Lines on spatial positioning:
▼▼▼
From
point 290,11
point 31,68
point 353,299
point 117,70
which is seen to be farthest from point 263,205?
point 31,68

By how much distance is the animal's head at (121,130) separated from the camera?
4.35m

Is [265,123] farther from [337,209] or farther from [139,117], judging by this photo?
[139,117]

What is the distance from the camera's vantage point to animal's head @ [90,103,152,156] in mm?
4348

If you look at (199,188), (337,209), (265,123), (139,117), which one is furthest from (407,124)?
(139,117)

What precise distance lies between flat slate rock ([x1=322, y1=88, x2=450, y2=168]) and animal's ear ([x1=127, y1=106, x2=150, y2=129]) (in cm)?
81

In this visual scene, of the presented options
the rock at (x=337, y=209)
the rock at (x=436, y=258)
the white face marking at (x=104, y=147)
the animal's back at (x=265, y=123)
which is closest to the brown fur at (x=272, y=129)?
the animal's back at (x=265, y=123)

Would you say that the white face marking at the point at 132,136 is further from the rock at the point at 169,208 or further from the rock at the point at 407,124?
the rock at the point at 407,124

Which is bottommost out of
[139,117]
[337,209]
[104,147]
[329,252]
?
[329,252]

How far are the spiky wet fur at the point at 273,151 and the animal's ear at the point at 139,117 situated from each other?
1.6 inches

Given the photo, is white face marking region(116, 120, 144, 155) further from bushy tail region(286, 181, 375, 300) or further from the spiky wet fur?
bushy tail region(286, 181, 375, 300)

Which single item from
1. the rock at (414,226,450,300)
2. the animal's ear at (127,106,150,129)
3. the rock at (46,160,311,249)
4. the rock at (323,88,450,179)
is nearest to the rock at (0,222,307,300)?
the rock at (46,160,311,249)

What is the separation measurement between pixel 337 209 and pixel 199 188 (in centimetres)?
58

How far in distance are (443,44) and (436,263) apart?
▲▲▲
- _SET TASK_:
Copy the lines above exactly, starting at the line that contains "In this visual" and continuing through the last line of the records.

- _EXPECTED OUTPUT_:
In this visual scene, of the presented options
the rock at (x=337, y=209)
the rock at (x=436, y=258)
the white face marking at (x=104, y=147)
the animal's back at (x=265, y=123)
which is closest to the brown fur at (x=272, y=129)?
the animal's back at (x=265, y=123)

Would you say that the white face marking at the point at 132,136 is further from the rock at the point at 169,208 or further from the rock at the point at 407,124?
the rock at the point at 407,124

Which is bottommost out of
[139,117]
[337,209]
[104,147]
[329,252]
?
[329,252]

How far are the spiky wet fur at the point at 273,151 and the animal's ear at the point at 139,117 situated from each other?
1.6 inches

Given the photo, is white face marking region(116, 120, 144, 155) further from bushy tail region(286, 181, 375, 300) or further from the spiky wet fur?
bushy tail region(286, 181, 375, 300)

Which single item from
1. the rock at (414,226,450,300)
2. the animal's ear at (127,106,150,129)
3. the rock at (46,160,311,249)
4. the rock at (323,88,450,179)
is nearest to the rock at (0,222,307,300)?
the rock at (46,160,311,249)

What is the separation measurement between pixel 337 209 and pixel 199 188 (in centimetres)?
58

How far in distance are (443,44) and (436,263) apart?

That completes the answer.